— PASSAGE TO READ —
1. Limited time only! Sign up for a free 30min personal tutor trial with Chegg Tutors
    Dismiss Notice
Dismiss Notice
Join Physics Forums Today!
The friendliest, high quality science and math community on the planet! Everyone who loves science is here!

Sum of deviations

  1. Oct 3, 2016 #1
    1. The problem statement, all variables and given/known data
    The average value of N measurements of a quantity ##v_i## is defined as
    $$ \langle v \rangle \equiv \frac {1}{N} \sum_{i=1}^Nv_i = \frac {1}{N}(v_1 + v_2 + \cdots v_N)$$
    The deviation of any given measurement ##v_i## from the average is of course ##(v_i - \langle v \rangle)##. Show mathematically that the sum of all the deviations is zero; i.e. show that
    $$\sum_{i=1}^Nv_i(v_i - \langle v \rangle) = 0$$
    2. Relevant equations
    ##?##
    3. The attempt at a solution
    I understand that this is simply describing an average, but I am not sure how to express this mathematically. It makes sense to me that the sum of the deviations would be zero.

— WORK ORDER 1 —
In the forum post on the sum of deviations, reproduce the part that opens with the words containing "1. Limited time" and closes with "science is here!".
— WORK ORDER 2 —
Answer these questions from the forum post on the sum of deviations:
(a) On what date was the post made?
(b) How long is the free personal tutor trial offered at the top of the page?
(c) How is the deviation of a measurement from the average written in the post?
— WORK ORDER 3 —
Carry on the forum post on the sum of deviations, starting right after its final sentence.

— GIVEN MATERIAL —
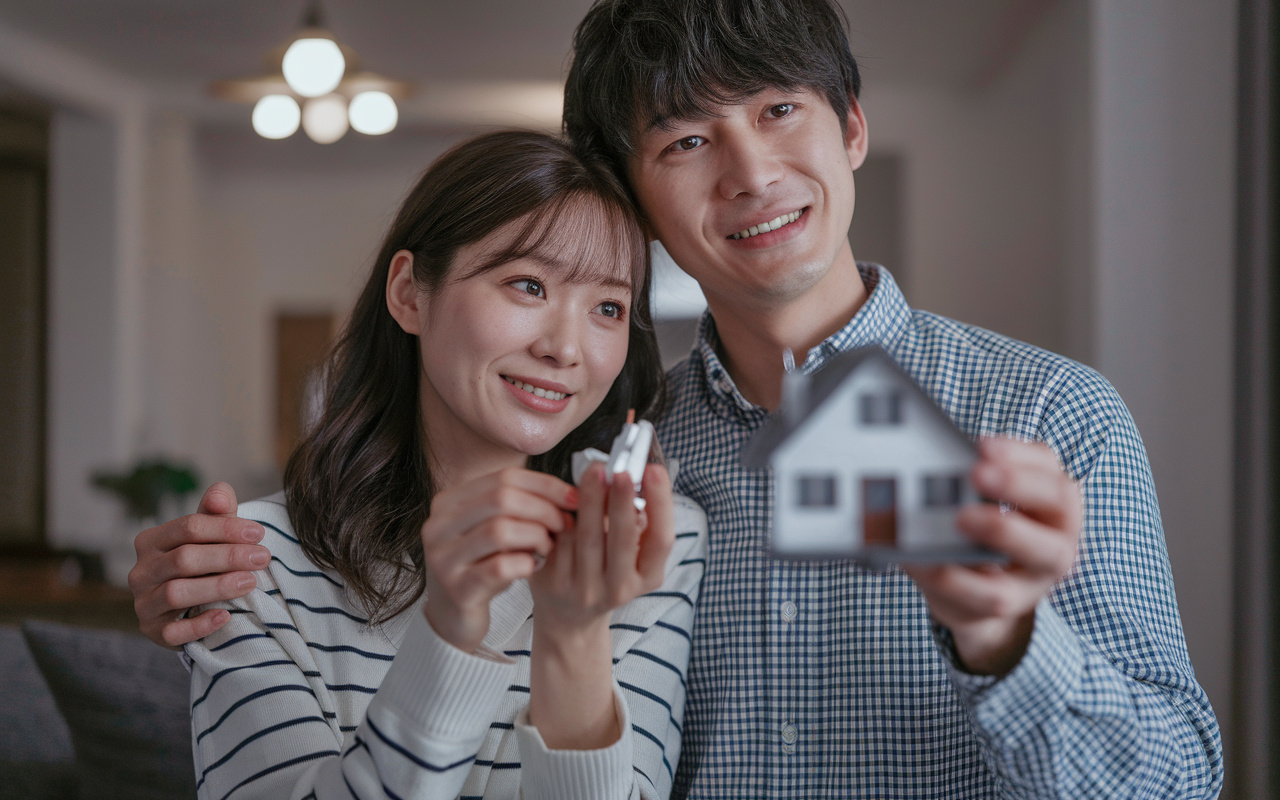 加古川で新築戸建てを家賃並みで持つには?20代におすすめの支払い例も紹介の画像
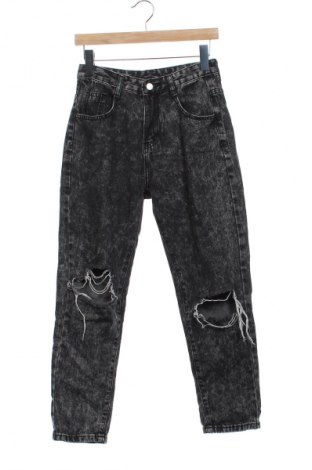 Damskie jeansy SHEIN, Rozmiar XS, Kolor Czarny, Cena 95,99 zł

— WRITTEN ANSWER 1 —
1. Limited time only! Sign up for a free 30min personal tutor trial with Chegg Tutors
    Dismiss Notice
Dismiss Notice
Join Physics Forums Today!
The friendliest, high quality science and math community on the planet! Everyone who loves science is here!

— WRITTEN ANSWER 2 —
(a) Oct 3, 2016
(b) 30 minutes
(c) As (v_i − ⟨v⟩), the measurement minus the average

— WRITTEN ANSWER 3 —
     
  2. jcsd
  3. Oct 3, 2016 #2

    Mark44

    Staff: Mentor

    Your formula above is incorrect, as it has an extra ##v_i##.
    The sum of the deviations is
    $$\sum_{i = 1}^N (v_i - \bar{v})$$
    Here ##\bar{v}## is the mean of the measurements ##v_i##.
    Simply expand the summation.
     
    Last edited: Oct 4, 2016
  4. Oct 4, 2016 #3
    $$((v_1 - \langle v \rangle) + (v_2 - \langle v \rangle) + \cdots (v_N - \langle v \rangle))$$
    $$((v_1 - \frac {v_1 + v_2 + \cdots v_N}{N}) + (v_2 - \frac {v_1 + v_2 + \cdots v_N}{N}) + \cdots (v_N - \frac {v_1 + v_2 + \cdots v_N}{N}))$$
    Is this sufficient to "show mathematically" that the sum of all the deviations is zero? I am just not sure what I am being asked to do.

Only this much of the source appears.